2023 Award Finalist Dr. Adel Al Jord

Of Syrian and Russian origins, Adel Al Jord grew up in Dubai where he attended an American High-School before moving to his now adoptive France for university studies. He trained at the Manga-Orlow laboratory of New York University, before obtaining a PhD in Cell & Developmental Biology with Alice Meunier & Nathalie Spassky at the Ecole Normale Supérieure in Paris. Recently, Adel was an EMBO New Venture Fellow with Lucas Pelkmans at the University of Zurich. He is currently a Collège de France Research Fellow in Paris, working with Marie-Hélène Verlhac & Marie-Emilie Terret at the Center for Interdisciplinary Research in Biology, and will soon transition to a group leader position. Adel’s cross-disciplinary research investigates mechanisms of organelle remodeling in cells that, on an organism scale, sustain health or promote disease.

Synopsis of research

Organisms develop as cells proliferate and differentiate. These universal processes depend notably on cytoplasmic reorganization driven by the cytoskeleton and force-generating motors.
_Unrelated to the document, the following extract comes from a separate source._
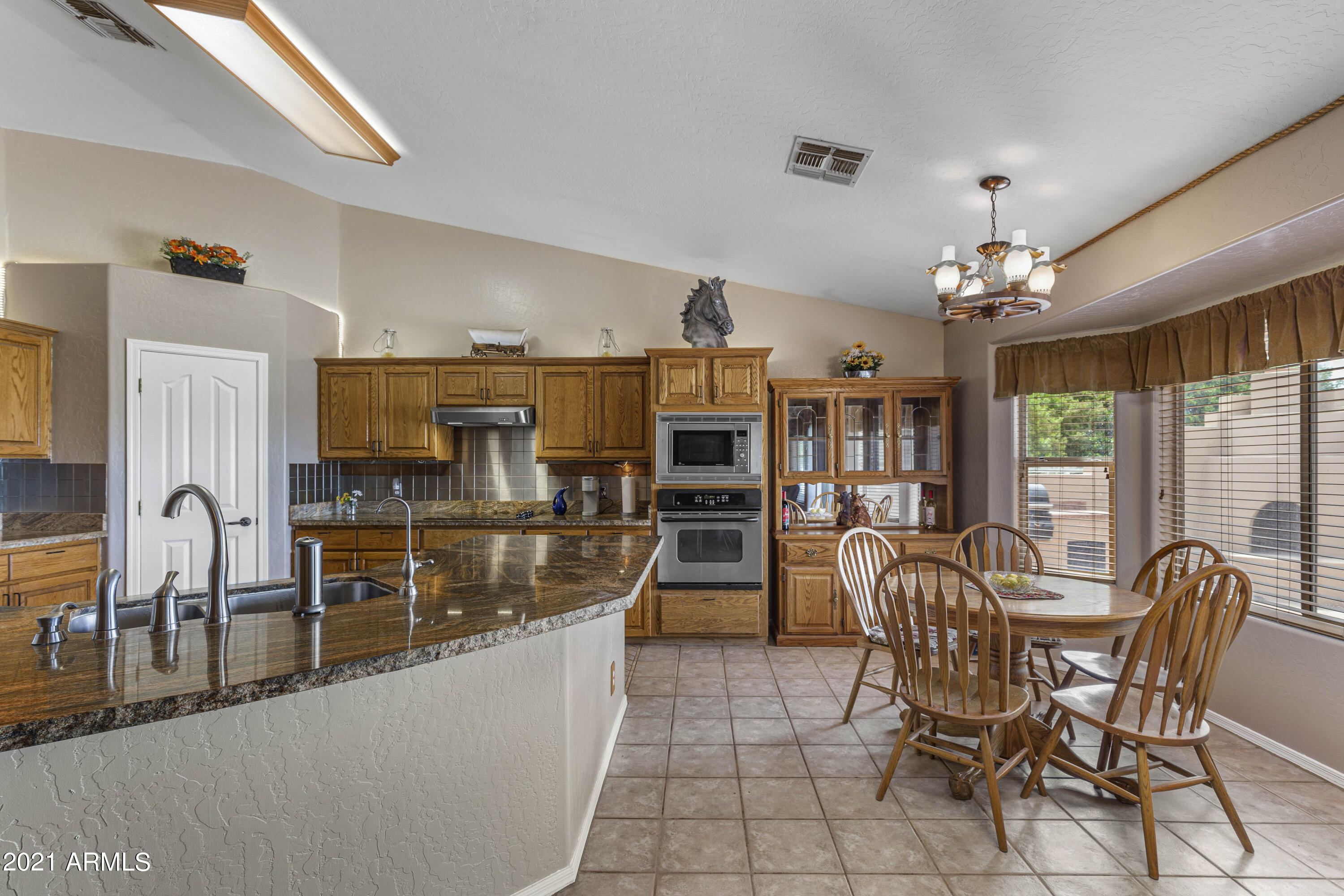 15431 East Via Del Rancho Gilbert, AZ 85298 - Photo 16 of 46 Kitchen and Dining Room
Their activity generates active force fluctuations that stir the cytoplasm, agitating, displacing, and penetrating the nucleus. With an interdisciplinary approach, we investigated the unknown impact of these forces on the nucleus interior in female germ cells, named oocytes. We found that oocytes deploy cytoplasmic forces to timely impose critical changes in the internal organization of the nucleus for the success of ensuing oocyte divisions that drive female fertility. By agitating the nucleus, the forces remodel nuclear organelles known as biomolecular condensates, thereby mechanically regulating their key function: RNA processing. Cytoplasmic forces are thus functional remodelers of the oocyte nucleus, ensuring transcript quality for optimal oocyte development. Beyond reproductive biology, this study ventured into unexplored grounds of mechanobiology, revealing a new function for the cytoskeleton and a new mechanism of condensate mechano-regulation. This grants fresh perspectives on condensate-linked pathologies like cancer, neurodegeneration, and viral infections, which intriguingly also associate with cytoskeletal changes.